● **O que se pede**
Prolongue o texto sobre o futuro de Lisboa depois do desastre do Elevador da Glória, começando logo após a última frase apresentada.

Depois do Desastre, Falta o Debate: Lisboa, que Futuro?

Foto: VB

O desastre do Elevador da Glória vitimou seres humanos, feriu outros, deixou devastados amigos e familiares, e tristes os que gostam da cidade. Pode ser que me engane, mas parece-me que poderá haver mais lesados pelo sucedido: as eleições em Lisboa e os que habitam nela.

Defendo que Moedas já deveria ter apresentado a sua demissão. Mas não o fará, como já se percebeu. Marcelo, habilmente, já veio ajudar, alegando que as responsabilidades políticas, a um mês de eleições, irão é ser avaliadas nas urnas – ou seja, exatamente, o mesmo discurso que Montenegro teve nas últimas eleições legislativas. De qualquer maneira, se Moedas se demitisse, Alexandra Leitão ganharia por falta de comparência, o que, bem vistas as coisas, não seria benéfico para uma candidata sobre a qual ainda não se conhecem muitas das propostas.

Seria eleita, mas sem a legitimidade que necessita. Por outro lado, não havendo demissão, o tema contaminará a campanha, através da personalização e não do questionamento sistémico, o que é desastroso para quem julga, como eu, que estas eleições eram decisivas para pensar a cidade. Ou se inverte o rumo da última década, ou Lisboa vai por um caminho irrecuperável.

Era, por isso, necessário, no próximo mês, discutir propostas para a cidade, e não apenas as responsabilidades e vicissitudes do desastre. Lisboa está a viver uma tensão urbana profunda, iniciada há mais de dez anos, à beira da implosão, entre o brilho artificial da projeção internacional e os desafios reais enfrentados pelos seus habitantes. São precisas novas políticas, mais ousadas e inclusivas, para enfrentar os problemas existentes. Não é preciso inventar.

Há cidades a enfrentar os mesmos dilemas há muito, e algumas estão até a implementar há anos politicas para controlar a pressão turística, a gentrificação e garantir habitação acessível. Basta perceber o que tem funcionado nessas cidades (Barcelona, Amesterdão, Berlim, Viena), sem perder de vista singularidades, e ter em atenção o que tem sido debatido na última década entre especialistas e movimentos locais em Lisboa, porque onde estamos já foi antecipado e estudado.

● **Secção de dados**
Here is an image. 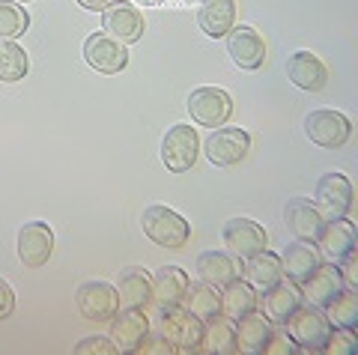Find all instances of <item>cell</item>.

● **Resultado da tarefa**
É preciso recuperar o direito à cidade na habitação. O trilho de Moedas, a “cidade-mercado”, a “cidade-marca” ou a “cidade-neoliberal”, é para prosseguir? E que alternativas têm Alexandra Leitão e João Ferreira para oferecer? É necessário questionar os três sobre o que pensam fazer com a mobilização de casas devolutas pertencentes ao município, ou se pretendem apostar no aumento do parque público habitacional ou avançar na regulação do mercado de arrendamento.

Da mesma maneira é importante saber se equacionam estabelecer zonas de proteção social, onde o comércio local, associações e moradores históricos possam ter prioridade e apoio fiscal? E o que pensam fazer para fortalecer a democracia participativa, e a participação cidadã, para que os planos urbanos reflitam os interesses dos residentes e não apenas dos investidores? E já agora, estão a pensar em incentivos à reabilitação com fins sociais, recuperando edifícios para habitação cooperativa, cultural ou comunitária, em vez de fins turísticos ou especulativos?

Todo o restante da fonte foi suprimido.